Despite the macroeconomic support, copper prices have not broken out significantly. The reason is that actual downstream demand has not seen a sudden increase. Manufacturing companies are hesitant to build up inventory because copper prices remain high (around CNY 80,000 per ton), leading to sluggish spot market transactions.

Expert Forecasts and Assessments

In the short term, copper prices are expected to continue to fluctuate around the CNY 80,000 per ton level (or its equivalent) as the market weighs positive macroeconomic factors against the lack of a significant breakthrough in real demand.

However, the long-term outlook for copper prices is considered more positive. Supporting factors include:

  • Fed’s accommodative monetary policy: Continued interest rate cuts will maintain a favorable financial environment, encouraging investment and production.
  • Demand from the energy transition: The growth of electric vehicles, energy storage systems, and global power grid infrastructure will strongly drive demand for copper.
  • Supply constraints: New mining projects take time to become operational, while existing mines face numerous challenges, creating a risk of future supply shortages.

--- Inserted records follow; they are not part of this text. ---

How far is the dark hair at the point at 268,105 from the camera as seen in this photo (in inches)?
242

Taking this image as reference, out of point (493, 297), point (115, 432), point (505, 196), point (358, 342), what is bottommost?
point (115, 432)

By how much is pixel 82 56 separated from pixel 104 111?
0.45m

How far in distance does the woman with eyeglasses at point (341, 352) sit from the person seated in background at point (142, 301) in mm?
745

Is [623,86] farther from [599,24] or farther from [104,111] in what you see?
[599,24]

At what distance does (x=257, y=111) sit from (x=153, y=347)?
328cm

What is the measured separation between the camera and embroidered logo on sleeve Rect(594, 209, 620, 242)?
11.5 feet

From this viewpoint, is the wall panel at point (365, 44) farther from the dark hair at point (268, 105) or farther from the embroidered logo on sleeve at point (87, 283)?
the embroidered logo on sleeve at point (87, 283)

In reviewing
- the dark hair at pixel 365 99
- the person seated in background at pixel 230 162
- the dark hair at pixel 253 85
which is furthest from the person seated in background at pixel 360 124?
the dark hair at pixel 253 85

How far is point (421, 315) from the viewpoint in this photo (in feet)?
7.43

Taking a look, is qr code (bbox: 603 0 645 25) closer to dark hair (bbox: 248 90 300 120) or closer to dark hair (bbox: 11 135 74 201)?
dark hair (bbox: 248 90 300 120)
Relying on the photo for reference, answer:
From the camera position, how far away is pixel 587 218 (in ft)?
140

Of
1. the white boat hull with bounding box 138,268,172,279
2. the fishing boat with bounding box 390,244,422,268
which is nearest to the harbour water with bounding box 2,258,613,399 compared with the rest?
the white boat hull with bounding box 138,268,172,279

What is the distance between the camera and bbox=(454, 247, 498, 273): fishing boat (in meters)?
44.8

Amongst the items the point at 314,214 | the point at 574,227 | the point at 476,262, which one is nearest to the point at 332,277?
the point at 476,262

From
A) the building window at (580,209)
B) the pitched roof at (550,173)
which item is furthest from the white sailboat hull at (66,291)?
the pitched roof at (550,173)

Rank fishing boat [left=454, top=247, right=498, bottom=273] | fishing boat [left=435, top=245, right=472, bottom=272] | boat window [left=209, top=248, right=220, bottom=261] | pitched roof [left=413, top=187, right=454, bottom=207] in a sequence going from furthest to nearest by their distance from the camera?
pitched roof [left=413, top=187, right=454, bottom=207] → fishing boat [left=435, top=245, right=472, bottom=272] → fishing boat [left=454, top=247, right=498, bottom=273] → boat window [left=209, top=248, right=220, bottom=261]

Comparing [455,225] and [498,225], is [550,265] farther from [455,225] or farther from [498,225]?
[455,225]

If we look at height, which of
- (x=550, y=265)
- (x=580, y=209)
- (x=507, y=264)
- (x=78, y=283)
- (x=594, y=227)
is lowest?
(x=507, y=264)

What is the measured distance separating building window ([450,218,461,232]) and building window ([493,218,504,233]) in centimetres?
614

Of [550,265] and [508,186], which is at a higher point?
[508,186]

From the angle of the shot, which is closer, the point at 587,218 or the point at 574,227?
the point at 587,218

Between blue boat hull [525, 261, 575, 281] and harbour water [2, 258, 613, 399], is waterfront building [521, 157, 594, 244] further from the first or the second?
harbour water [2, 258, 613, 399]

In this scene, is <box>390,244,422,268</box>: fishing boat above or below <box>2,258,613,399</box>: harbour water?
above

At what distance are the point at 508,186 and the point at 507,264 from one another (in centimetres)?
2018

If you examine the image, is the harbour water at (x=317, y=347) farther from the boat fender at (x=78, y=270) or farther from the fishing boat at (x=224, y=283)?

A specific example is Atico Mining’s La Plata mining project in Ecuador, with significant reserves protected by an investment agreement, which will contribute to the global supply. However, unexpected factors such as natural disasters (like Typhoon “Hagibis” in China) could temporarily disrupt the supply chain, causing short-term price volatility.

Copper prices are likely to maintain a positive trend, bolstered by macroeconomic factors and long-term demand from growing industries.